How to complete this task — Every record must be retyped exactly as it reads.

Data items
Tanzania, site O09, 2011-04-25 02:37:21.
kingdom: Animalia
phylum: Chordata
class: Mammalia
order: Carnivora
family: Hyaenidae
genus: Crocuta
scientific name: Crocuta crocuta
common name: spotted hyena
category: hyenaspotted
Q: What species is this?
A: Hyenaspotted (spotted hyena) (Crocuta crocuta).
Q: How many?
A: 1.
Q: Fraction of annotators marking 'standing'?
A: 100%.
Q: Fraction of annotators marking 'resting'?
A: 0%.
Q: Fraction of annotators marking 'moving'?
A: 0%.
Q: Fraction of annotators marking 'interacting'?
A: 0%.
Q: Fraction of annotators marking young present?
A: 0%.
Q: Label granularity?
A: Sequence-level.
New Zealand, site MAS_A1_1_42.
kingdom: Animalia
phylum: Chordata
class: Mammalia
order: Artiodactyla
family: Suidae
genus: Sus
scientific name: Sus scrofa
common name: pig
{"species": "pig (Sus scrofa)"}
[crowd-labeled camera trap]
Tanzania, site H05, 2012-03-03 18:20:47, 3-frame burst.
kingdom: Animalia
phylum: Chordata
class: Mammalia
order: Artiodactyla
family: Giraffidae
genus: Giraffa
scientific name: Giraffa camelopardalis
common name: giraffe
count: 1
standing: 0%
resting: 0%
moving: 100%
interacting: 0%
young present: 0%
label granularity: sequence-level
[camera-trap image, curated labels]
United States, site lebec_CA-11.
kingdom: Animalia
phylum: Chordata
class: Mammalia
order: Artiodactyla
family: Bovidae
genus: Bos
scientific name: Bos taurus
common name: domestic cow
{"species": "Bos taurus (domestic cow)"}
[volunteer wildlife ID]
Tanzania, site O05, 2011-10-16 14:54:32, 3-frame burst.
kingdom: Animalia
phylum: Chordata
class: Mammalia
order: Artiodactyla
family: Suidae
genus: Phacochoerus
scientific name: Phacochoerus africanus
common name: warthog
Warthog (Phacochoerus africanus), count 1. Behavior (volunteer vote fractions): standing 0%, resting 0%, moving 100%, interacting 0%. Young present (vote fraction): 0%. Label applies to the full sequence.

Output for this exercise —
Tanzania, site O09, 2011-04-25 02:37:21.
kingdom: Animalia
phylum: Chordata
class: Mammalia
order: Carnivora
family: Hyaenidae
genus: Crocuta
scientific name: Crocuta crocuta
common name: spotted hyena
category: hyenaspotted
Q: What species is this?
A: Hyenaspotted (spotted hyena) (Crocuta crocuta).
Q: How many?
A: 1.
Q: Fraction of annotators marking 'standing'?
A: 100%.
Q: Fraction of annotators marking 'resting'?
A: 0%.
Q: Fraction of annotators marking 'moving'?
A: 0%.
Q: Fraction of annotators marking 'interacting'?
A: 0%.
Q: Fraction of annotators marking young present?
A: 0%.
Q: Label granularity?
A: Sequence-level.
New Zealand, site MAS_A1_1_42.
kingdom: Animalia
phylum: Chordata
class: Mammalia
order: Artiodactyla
family: Suidae
genus: Sus
scientific name: Sus scrofa
common name: pig
{"species": "pig (Sus scrofa)"}
[crowd-labeled camera trap]
Tanzania, site H05, 2012-03-03 18:20:47, 3-frame burst.
kingdom: Animalia
phylum: Chordata
class: Mammalia
order: Artiodactyla
family: Giraffidae
genus: Giraffa
scientific name: Giraffa camelopardalis
common name: giraffe
count: 1
standing: 0%
resting: 0%
moving: 100%
interacting: 0%
young present: 0%
label granularity: sequence-level
[camera-trap image, curated labels]
United States, site lebec_CA-11.
kingdom: Animalia
phylum: Chordata
class: Mammalia
order: Artiodactyla
family: Bovidae
genus: Bos
scientific name: Bos taurus
common name: domestic cow
{"species": "Bos taurus (domestic cow)"}
[volunteer wildlife ID]
Tanzania, site O05, 2011-10-16 14:54:32, 3-frame burst.
kingdom: Animalia
phylum: Chordata
class: Mammalia
order: Artiodactyla
family: Suidae
genus: Phacochoerus
scientific name: Phacochoerus africanus
common name: warthog
Warthog (Phacochoerus africanus), count 1. Behavior (volunteer vote fractions): standing 0%, resting 0%, moving 100%, interacting 0%. Young present (vote fraction): 0%. Label applies to the full sequence.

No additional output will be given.